Instructions for the task
In the passage below on Byron's Hebrew Melodies, reproduce word for word the stretch from "Nathan himself emphasized" through "longing for redemption.".

Document excerpt

One of the most striking aspects of the Hebrew Melodies is the care that Byron took in adapting Jewish themes. Though he could easily have turned the project into a sentimental or Orientalist pastiche, he approached the material with a seriousness and sympathy rare in Christian writers of the time. Poems like The Destruction of Sennacherib, By the Rivers of Babylon, and The Wild Gazelle are infused with biblical allusion, exile motifs, and a tone of spiritual defiance that reflects not only Jewish suffering, but also Byron’s own self-image as a marginalized and misunderstood prophet. The choice of images and themes in these poems reveals his deep reading of the Hebrew Bible and his affinity for Jewish resistance to tyranny.

Nowhere is this sympathy more beautifully rendered than in She Walks in Beauty, the most famous of the Hebrew Melodies:

She walks in beauty, like the night
of cloudless climes and starry skies;
and all that’s best of dark and bright
meet in her aspect and her eyes;
Thus mellowed to that tender light
which heaven to gaudy day denies.

One shade the more, one ray the less,
had half impaired the nameless grace
which waves in every raven tress,
or softly lightens o’er her face;
Where thoughts serenely sweet express,
how pure, how dear their dwelling-place!…

While often read today as a romantic lyric, it was composed to be sung to a Sephardic tune formerly used for Lecha Dodi, the mystical hymn welcoming Shabbat. The overlay of a modern English love poem onto an ancient Hebrew liturgical melody exemplifies the Romantic longing for fusion between the sacred and the sensual, the historical and the contemporary, and Byron’s lyrics, in their simplicity and grace, convey a spiritualized beauty reminiscent of the Sabbath Queen, the kabbalistic feminine embodiment of holiness that Lecha Dodi celebrates. That Byron was willing to collaborate on a song rooted in Jewish mystical tradition further suggests that he saw Judaism not as a fossilized faith but as a living source of poetic inspiration.

Nathan himself emphasized the religious authenticity of the music, claiming the melodies were sung by “David and the prophets” and, while modern scholars have debunked such claims as largely romantic fabrications, as discussed above, the perception ultimately mattered more than the provenance. For Byron and his contemporaries, the Jewish tradition represented both antiquity and endurance, an emblem of sublime suffering and unwavering faith and, in this sense, his Romanticism was deeply compatible with Jewish historical memory: both exalted passion, exile, and longing for redemption.

The success of Hebrew Melodies gave Nathan fame and notoriety, and his professional triumph was notable in an era when Jews still faced legal disabilities and social exclusion in Britain. (While civil emancipation for Jews would not arrive until the middle of the century, the reign of George III saw a limited easing of anti-Jewish prejudice among the educated classes). He obtained royal appointments as music master to Princess Charlotte and musical librarian to the Prince Regent (later King George IV), and his edition of the Hebrew Melodies was dedicated to the Princess by royal permission. One of his many students was the young Robert Browning, who years later would praise his former teacher for employing “certain traditional Jewish methods of developing the voice.”

Data section

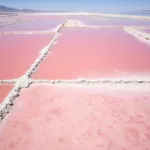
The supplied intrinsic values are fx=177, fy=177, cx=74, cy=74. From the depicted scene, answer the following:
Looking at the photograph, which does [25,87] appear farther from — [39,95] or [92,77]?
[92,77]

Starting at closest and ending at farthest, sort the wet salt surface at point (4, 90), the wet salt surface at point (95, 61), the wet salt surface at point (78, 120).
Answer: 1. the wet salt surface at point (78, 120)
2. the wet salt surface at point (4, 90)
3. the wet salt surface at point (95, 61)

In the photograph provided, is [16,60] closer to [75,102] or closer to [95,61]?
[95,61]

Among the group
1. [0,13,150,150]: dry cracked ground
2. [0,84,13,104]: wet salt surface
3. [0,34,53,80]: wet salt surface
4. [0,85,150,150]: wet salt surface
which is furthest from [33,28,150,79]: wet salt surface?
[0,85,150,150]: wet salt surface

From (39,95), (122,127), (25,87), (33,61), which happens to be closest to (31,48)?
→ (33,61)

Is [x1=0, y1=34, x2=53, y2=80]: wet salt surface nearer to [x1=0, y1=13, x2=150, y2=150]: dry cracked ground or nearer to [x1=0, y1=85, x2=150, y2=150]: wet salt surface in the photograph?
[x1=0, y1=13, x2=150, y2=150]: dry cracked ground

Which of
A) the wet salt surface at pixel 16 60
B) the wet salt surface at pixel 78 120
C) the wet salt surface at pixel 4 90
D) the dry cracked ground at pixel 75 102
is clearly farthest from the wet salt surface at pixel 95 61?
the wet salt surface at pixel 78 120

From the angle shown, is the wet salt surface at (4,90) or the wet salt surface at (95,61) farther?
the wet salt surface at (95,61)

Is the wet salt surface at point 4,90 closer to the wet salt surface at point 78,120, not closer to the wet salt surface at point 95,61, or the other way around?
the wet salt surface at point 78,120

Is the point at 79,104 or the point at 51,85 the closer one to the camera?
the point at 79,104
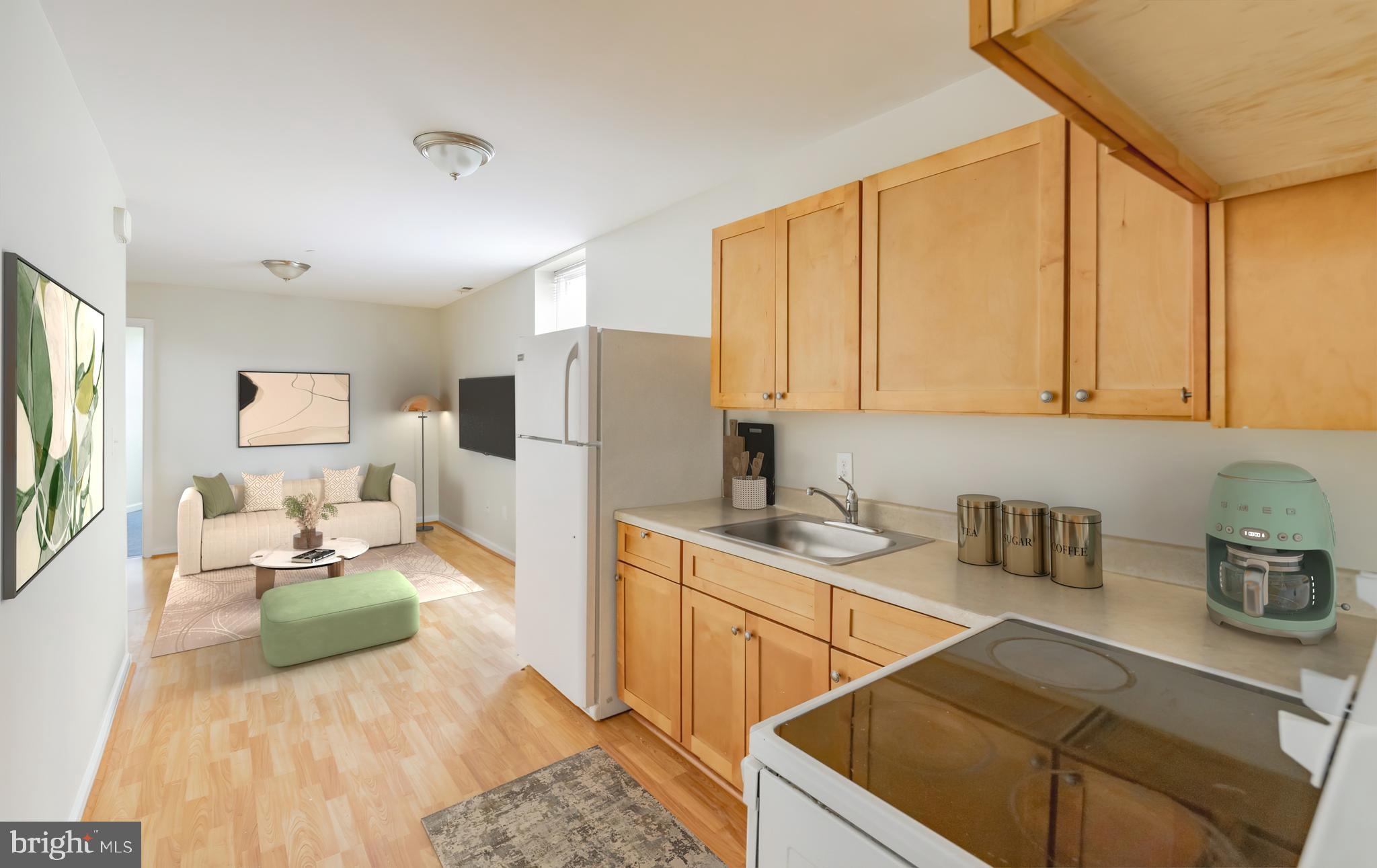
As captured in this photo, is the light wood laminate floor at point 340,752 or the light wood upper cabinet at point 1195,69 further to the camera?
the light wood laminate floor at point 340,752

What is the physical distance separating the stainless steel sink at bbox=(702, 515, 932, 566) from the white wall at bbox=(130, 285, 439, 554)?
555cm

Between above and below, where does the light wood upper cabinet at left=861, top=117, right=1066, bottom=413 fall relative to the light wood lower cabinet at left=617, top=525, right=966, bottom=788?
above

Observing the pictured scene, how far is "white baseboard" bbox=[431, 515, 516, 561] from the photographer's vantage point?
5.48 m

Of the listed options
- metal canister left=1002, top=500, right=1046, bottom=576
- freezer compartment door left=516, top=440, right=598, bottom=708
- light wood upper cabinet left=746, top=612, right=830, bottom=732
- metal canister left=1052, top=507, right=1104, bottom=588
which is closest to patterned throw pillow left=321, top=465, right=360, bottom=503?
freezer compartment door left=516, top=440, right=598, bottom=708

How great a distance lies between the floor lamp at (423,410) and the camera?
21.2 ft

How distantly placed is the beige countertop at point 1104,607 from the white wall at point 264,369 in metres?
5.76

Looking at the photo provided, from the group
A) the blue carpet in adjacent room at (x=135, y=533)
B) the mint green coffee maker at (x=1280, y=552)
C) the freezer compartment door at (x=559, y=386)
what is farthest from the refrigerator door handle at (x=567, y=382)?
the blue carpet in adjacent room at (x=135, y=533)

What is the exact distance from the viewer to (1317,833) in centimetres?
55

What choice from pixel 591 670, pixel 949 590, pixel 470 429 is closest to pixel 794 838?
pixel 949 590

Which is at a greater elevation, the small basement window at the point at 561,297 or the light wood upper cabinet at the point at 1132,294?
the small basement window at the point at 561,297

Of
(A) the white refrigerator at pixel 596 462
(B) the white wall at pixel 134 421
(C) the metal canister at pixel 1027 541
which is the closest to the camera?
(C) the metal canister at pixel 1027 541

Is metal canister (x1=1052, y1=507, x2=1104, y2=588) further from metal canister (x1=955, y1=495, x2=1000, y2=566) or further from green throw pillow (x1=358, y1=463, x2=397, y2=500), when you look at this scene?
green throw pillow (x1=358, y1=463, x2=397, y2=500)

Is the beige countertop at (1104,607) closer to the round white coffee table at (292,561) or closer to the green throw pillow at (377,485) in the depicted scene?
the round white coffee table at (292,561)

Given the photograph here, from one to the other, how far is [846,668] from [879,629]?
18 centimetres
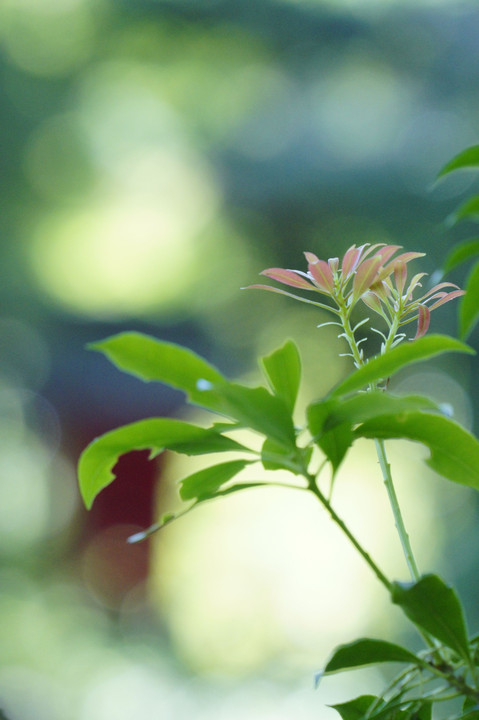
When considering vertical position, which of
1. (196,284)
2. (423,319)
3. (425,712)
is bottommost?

Result of the task
Nathan himself emphasized the religious authenticity of the music, claiming the melodies were sung by “David and the prophets” and, while modern scholars have debunked such claims as largely romantic fabrications, as discussed above, the perception ultimately mattered more than the provenance. For Byron and his contemporaries, the Jewish tradition represented both antiquity and endurance, an emblem of sublime suffering and unwavering faith and, in this sense, his Romanticism was deeply compatible with Jewish historical memory: both exalted passion, exile, and longing for redemption.